Written request => Reproduce every record exactly as it appears, but not the pictures.

Items from a dataset =>
>> BEGIN

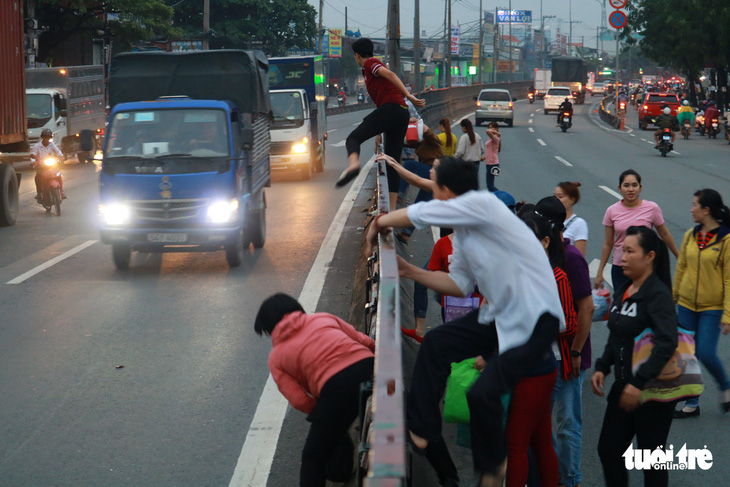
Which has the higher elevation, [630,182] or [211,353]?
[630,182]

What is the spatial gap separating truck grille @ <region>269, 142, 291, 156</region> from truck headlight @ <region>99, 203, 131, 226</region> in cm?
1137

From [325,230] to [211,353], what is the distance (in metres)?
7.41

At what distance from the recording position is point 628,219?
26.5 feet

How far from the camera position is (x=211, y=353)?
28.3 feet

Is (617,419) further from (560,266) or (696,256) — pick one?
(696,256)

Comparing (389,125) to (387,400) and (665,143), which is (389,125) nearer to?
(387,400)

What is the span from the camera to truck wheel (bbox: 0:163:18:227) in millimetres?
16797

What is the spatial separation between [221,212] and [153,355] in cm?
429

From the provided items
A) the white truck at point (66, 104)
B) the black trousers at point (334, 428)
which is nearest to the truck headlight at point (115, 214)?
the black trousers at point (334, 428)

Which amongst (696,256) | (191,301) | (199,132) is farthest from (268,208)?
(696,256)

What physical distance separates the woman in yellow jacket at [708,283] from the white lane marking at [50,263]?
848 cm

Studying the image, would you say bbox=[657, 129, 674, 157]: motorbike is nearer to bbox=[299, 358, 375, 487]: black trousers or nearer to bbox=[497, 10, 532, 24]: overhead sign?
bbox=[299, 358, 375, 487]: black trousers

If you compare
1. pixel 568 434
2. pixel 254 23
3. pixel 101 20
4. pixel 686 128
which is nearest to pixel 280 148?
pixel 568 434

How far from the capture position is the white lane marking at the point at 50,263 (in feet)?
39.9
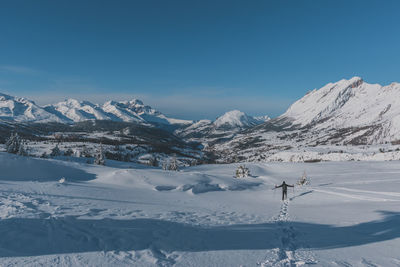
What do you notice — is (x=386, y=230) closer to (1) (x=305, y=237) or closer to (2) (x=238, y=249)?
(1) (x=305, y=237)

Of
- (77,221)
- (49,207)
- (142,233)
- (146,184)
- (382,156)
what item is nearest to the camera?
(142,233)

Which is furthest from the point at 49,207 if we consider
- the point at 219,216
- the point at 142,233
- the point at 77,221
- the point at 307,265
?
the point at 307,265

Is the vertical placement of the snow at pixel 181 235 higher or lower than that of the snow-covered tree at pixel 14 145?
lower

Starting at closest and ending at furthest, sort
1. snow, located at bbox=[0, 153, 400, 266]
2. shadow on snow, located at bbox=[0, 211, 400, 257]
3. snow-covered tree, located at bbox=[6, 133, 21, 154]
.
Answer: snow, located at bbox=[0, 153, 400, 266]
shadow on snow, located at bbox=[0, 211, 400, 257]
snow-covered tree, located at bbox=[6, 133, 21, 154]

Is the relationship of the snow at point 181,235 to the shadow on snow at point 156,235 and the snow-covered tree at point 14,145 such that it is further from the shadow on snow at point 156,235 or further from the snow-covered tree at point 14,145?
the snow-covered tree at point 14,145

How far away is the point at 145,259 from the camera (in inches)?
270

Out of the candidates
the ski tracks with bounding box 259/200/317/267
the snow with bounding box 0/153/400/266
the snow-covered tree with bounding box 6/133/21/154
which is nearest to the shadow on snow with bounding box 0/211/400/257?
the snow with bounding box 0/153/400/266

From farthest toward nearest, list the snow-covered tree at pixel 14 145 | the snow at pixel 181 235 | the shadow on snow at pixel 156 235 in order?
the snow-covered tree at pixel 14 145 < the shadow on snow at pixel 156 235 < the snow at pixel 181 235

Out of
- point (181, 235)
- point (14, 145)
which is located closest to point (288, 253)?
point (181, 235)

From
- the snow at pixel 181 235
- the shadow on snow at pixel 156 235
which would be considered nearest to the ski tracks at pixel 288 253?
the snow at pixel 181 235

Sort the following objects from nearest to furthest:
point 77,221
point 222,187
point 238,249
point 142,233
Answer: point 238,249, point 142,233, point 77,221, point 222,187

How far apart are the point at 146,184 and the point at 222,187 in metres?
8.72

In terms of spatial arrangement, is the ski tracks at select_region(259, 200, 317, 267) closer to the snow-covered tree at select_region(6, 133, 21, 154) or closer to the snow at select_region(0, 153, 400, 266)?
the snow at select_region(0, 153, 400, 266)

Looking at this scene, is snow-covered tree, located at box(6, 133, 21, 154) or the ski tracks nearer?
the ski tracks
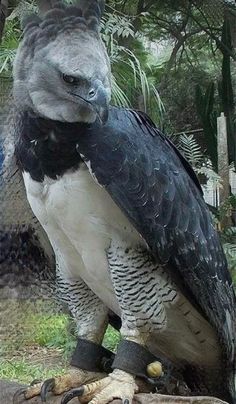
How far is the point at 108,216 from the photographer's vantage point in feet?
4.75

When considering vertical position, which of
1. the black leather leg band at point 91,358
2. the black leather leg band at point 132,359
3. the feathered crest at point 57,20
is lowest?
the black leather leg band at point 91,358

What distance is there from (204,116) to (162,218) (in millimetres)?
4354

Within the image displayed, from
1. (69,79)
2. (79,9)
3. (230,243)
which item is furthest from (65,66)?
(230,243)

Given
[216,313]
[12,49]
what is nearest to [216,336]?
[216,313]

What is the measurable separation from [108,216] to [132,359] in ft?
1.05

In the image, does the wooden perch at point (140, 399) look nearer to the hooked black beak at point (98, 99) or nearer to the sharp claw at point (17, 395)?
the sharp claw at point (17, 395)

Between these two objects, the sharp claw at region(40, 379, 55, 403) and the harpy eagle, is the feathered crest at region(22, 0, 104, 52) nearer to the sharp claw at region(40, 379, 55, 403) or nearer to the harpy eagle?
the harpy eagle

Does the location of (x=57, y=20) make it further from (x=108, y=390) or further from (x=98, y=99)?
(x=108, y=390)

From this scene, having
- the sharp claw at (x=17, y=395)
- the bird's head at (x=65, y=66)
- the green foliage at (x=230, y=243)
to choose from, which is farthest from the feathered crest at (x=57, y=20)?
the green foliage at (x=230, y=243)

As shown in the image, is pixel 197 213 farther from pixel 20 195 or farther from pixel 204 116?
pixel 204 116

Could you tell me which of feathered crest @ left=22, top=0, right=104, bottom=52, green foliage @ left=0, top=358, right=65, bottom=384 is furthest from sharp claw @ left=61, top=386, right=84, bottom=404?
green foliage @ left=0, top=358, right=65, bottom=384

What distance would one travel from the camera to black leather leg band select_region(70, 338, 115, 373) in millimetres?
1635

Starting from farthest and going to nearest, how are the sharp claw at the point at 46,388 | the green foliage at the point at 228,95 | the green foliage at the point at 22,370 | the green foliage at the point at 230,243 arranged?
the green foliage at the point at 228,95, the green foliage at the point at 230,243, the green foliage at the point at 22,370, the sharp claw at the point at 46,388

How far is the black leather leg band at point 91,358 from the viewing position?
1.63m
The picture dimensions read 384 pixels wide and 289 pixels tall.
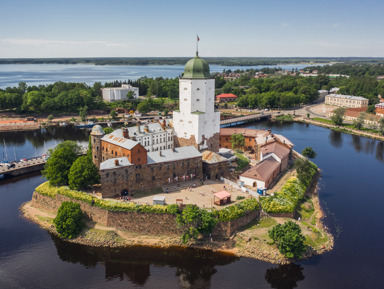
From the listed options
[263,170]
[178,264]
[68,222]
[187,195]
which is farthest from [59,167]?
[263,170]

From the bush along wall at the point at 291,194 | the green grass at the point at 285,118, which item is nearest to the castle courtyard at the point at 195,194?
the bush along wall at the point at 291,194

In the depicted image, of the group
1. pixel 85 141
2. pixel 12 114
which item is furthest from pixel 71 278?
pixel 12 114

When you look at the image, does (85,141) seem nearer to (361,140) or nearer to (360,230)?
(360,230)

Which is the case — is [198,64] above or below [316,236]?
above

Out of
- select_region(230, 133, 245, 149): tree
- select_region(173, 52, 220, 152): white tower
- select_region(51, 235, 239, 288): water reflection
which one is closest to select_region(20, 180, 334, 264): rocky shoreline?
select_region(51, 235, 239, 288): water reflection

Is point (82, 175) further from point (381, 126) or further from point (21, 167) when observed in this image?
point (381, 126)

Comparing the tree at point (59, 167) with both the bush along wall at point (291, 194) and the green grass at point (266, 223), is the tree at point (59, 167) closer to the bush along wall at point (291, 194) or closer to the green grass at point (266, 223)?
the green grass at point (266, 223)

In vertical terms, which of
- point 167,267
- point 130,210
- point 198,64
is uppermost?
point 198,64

>> END

Output of the exercise =>
Which has the higher elevation, [630,182] or [211,353]?
[630,182]

What is the spatial gap separating truck grille @ <region>269, 142, 291, 156</region> from truck headlight @ <region>99, 203, 131, 226</region> in cm?
1137

From [325,230] to [211,353], what is the distance (in metres)?
7.41

At what distance from the recording position is point 628,219?
26.5 feet

How far from the camera position is (x=211, y=353)?
28.3 feet

Is (617,419) further from (560,266) or (696,256) — pick one?
(696,256)

Comparing (389,125) to (387,400) and (665,143), which is (389,125) nearer to?
(387,400)

What is the span from the camera to truck wheel (bbox: 0:163:18:227) in millimetres?
16797

What is the spatial separation between [221,212] and [153,355] in cm?
429

From the provided items
A) the white truck at point (66, 104)
B) the black trousers at point (334, 428)
which is nearest to the truck headlight at point (115, 214)?
the black trousers at point (334, 428)

Which amongst (696,256) | (191,301) | (199,132) is farthest from (268,208)?
(696,256)

What physical distance separates the woman in yellow jacket at [708,283] from the white lane marking at [50,263]?
848 cm

Studying the image, would you say bbox=[657, 129, 674, 157]: motorbike is nearer to bbox=[299, 358, 375, 487]: black trousers or nearer to bbox=[497, 10, 532, 24]: overhead sign?
bbox=[299, 358, 375, 487]: black trousers

If you compare
1. pixel 568 434
2. pixel 254 23
3. pixel 101 20
4. pixel 686 128
which is nearest to pixel 280 148?
pixel 568 434

How far from the capture position is the white lane marking at the point at 50,263 (in feet)?
39.9
What do you notice — is (x=386, y=230) closer to (1) (x=305, y=237) or closer to (2) (x=238, y=249)?
(1) (x=305, y=237)

Of
- (77,221)
- (49,207)
- (142,233)
- (146,184)
- (382,156)
what item is nearest to the camera?
(142,233)

Which is furthest from the point at 49,207 if we consider
- the point at 219,216
- the point at 142,233
- the point at 77,221
- the point at 307,265
?
the point at 307,265

Is the vertical placement of the snow at pixel 181 235 higher or lower than that of the snow-covered tree at pixel 14 145?
lower

Starting at closest and ending at furthest, sort
1. snow, located at bbox=[0, 153, 400, 266]
2. shadow on snow, located at bbox=[0, 211, 400, 257]
3. snow-covered tree, located at bbox=[6, 133, 21, 154]
.
Answer: snow, located at bbox=[0, 153, 400, 266]
shadow on snow, located at bbox=[0, 211, 400, 257]
snow-covered tree, located at bbox=[6, 133, 21, 154]

Is the relationship of the snow at point 181,235 to the shadow on snow at point 156,235 and the snow-covered tree at point 14,145 such that it is further from the shadow on snow at point 156,235 or further from the snow-covered tree at point 14,145?
the snow-covered tree at point 14,145

How far away is the point at 145,259 from the camera (in inches)?
270

Out of the candidates
the ski tracks with bounding box 259/200/317/267
the snow with bounding box 0/153/400/266
the snow-covered tree with bounding box 6/133/21/154
which is nearest to the shadow on snow with bounding box 0/211/400/257?
the snow with bounding box 0/153/400/266

From farthest toward nearest, list the snow-covered tree at pixel 14 145 | the snow at pixel 181 235 | the shadow on snow at pixel 156 235 in order?
the snow-covered tree at pixel 14 145 < the shadow on snow at pixel 156 235 < the snow at pixel 181 235

Out of
- point (181, 235)
- point (14, 145)
which is located closest to point (288, 253)?
point (181, 235)

From
- the snow at pixel 181 235
- the shadow on snow at pixel 156 235
which would be considered nearest to the ski tracks at pixel 288 253?
the snow at pixel 181 235

Sort the following objects from nearest to furthest:
point 77,221
point 222,187
point 238,249
point 142,233
Answer: point 238,249, point 142,233, point 77,221, point 222,187

How far apart are the point at 146,184 and the point at 222,187 in metres?
8.72

In terms of spatial arrangement, is the ski tracks at select_region(259, 200, 317, 267) closer to the snow-covered tree at select_region(6, 133, 21, 154) or closer to the snow at select_region(0, 153, 400, 266)?
the snow at select_region(0, 153, 400, 266)

Looking at this scene, is snow-covered tree, located at box(6, 133, 21, 154) or the ski tracks nearer?
the ski tracks
How far is the point at 108,216 from the photographer's vantage point in feet?
4.75

When considering vertical position, which of
1. the black leather leg band at point 91,358
2. the black leather leg band at point 132,359
3. the feathered crest at point 57,20
is lowest?
the black leather leg band at point 91,358

What distance is there from (204,116) to (162,218) (in millimetres)?
4354

Within the image displayed, from
1. (69,79)
2. (79,9)
3. (230,243)
which item is furthest from (65,66)?
(230,243)

Given
[216,313]
[12,49]
what is nearest to [216,336]?
[216,313]

What is the measurable separation from [108,216] to [132,359] in ft?
1.05

In the image, does the wooden perch at point (140, 399) look nearer to the hooked black beak at point (98, 99) or nearer to the sharp claw at point (17, 395)?
the sharp claw at point (17, 395)

Between these two objects, the sharp claw at region(40, 379, 55, 403) and the harpy eagle, is the feathered crest at region(22, 0, 104, 52) nearer to the sharp claw at region(40, 379, 55, 403) or nearer to the harpy eagle?
the harpy eagle

Does the location of (x=57, y=20) make it further from (x=108, y=390) or further from (x=98, y=99)?
(x=108, y=390)

From this scene, having
- the sharp claw at (x=17, y=395)
- the bird's head at (x=65, y=66)
- the green foliage at (x=230, y=243)
to choose from, which is farthest from the feathered crest at (x=57, y=20)?
the green foliage at (x=230, y=243)

As shown in the image, is pixel 197 213 farther from pixel 20 195 or farther from pixel 204 116?
pixel 204 116

Could you tell me which of feathered crest @ left=22, top=0, right=104, bottom=52, green foliage @ left=0, top=358, right=65, bottom=384 is furthest from sharp claw @ left=61, top=386, right=84, bottom=404?
green foliage @ left=0, top=358, right=65, bottom=384

What distance would one travel from the camera to black leather leg band select_region(70, 338, 115, 373) in millimetres?
1635

Starting from farthest and going to nearest, how are the sharp claw at the point at 46,388 | the green foliage at the point at 228,95 | the green foliage at the point at 22,370 | the green foliage at the point at 230,243 arranged?
the green foliage at the point at 228,95, the green foliage at the point at 230,243, the green foliage at the point at 22,370, the sharp claw at the point at 46,388

How far is the black leather leg band at point 91,358 from the viewing position?
1.63m
The picture dimensions read 384 pixels wide and 289 pixels tall.
From the listed options
[263,170]
[178,264]
[68,222]
[187,195]
which is farthest from [59,167]?
[263,170]

From the bush along wall at the point at 291,194 | the green grass at the point at 285,118, which item is nearest to the castle courtyard at the point at 195,194?
the bush along wall at the point at 291,194

In the depicted image, of the group
1. pixel 85 141
2. pixel 12 114
which item is furthest from pixel 71 278?
pixel 12 114

When you look at the image, does (85,141) seem nearer to (361,140) or nearer to (360,230)?
(360,230)

Which is the case — is [198,64] above or below [316,236]?
above

Out of
- select_region(230, 133, 245, 149): tree
- select_region(173, 52, 220, 152): white tower
- select_region(51, 235, 239, 288): water reflection
which one is closest to select_region(20, 180, 334, 264): rocky shoreline?
select_region(51, 235, 239, 288): water reflection

Is point (82, 175) further from point (381, 126) or further from point (21, 167) when observed in this image?
point (381, 126)

Comparing the tree at point (59, 167) with both the bush along wall at point (291, 194) and the green grass at point (266, 223), is the tree at point (59, 167) closer to the bush along wall at point (291, 194) or closer to the green grass at point (266, 223)?
the green grass at point (266, 223)

In vertical terms, which of
- point 167,267
- point 130,210
- point 198,64
is uppermost?
point 198,64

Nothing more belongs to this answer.